Task brief: Under this line are the records; write out word for word the part that begins at the line containing "Consider this experimental" and ends at the line containing "Researchers investigated the", and no more.

Dataset entries:
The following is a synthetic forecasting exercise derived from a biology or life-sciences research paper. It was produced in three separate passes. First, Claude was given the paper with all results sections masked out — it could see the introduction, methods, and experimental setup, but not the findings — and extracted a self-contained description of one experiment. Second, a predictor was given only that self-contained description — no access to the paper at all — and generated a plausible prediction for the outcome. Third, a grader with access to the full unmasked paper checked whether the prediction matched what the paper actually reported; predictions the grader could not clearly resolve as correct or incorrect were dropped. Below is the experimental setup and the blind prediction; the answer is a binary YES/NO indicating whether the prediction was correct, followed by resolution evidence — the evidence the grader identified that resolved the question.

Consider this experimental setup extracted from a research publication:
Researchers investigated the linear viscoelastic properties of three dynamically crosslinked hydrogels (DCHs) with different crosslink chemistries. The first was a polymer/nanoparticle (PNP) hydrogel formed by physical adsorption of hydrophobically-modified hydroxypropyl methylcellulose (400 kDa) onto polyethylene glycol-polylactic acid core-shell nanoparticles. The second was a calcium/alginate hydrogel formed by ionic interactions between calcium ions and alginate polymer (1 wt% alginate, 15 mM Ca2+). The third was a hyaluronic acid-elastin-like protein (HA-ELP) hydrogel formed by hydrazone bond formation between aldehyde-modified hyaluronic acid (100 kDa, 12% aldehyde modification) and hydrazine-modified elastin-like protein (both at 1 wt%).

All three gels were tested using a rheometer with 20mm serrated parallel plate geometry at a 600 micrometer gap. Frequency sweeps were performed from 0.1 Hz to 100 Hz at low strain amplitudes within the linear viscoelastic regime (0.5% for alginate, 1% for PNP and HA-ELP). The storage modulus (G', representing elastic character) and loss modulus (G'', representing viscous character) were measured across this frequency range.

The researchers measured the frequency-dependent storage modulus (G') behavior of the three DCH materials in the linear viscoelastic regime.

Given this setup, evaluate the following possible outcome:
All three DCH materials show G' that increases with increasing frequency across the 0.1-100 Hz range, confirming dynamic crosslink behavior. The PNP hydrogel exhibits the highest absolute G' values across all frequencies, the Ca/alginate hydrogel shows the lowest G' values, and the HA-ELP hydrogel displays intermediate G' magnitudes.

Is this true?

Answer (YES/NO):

Completed task:
Consider this experimental setup extracted from a research publication:
Researchers investigated the linear viscoelastic properties of three dynamically crosslinked hydrogels (DCHs) with different crosslink chemistries. The first was a polymer/nanoparticle (PNP) hydrogel formed by physical adsorption of hydrophobically-modified hydroxypropyl methylcellulose (400 kDa) onto polyethylene glycol-polylactic acid core-shell nanoparticles. The second was a calcium/alginate hydrogel formed by ionic interactions between calcium ions and alginate polymer (1 wt% alginate, 15 mM Ca2+). The third was a hyaluronic acid-elastin-like protein (HA-ELP) hydrogel formed by hydrazone bond formation between aldehyde-modified hyaluronic acid (100 kDa, 12% aldehyde modification) and hydrazine-modified elastin-like protein (both at 1 wt%).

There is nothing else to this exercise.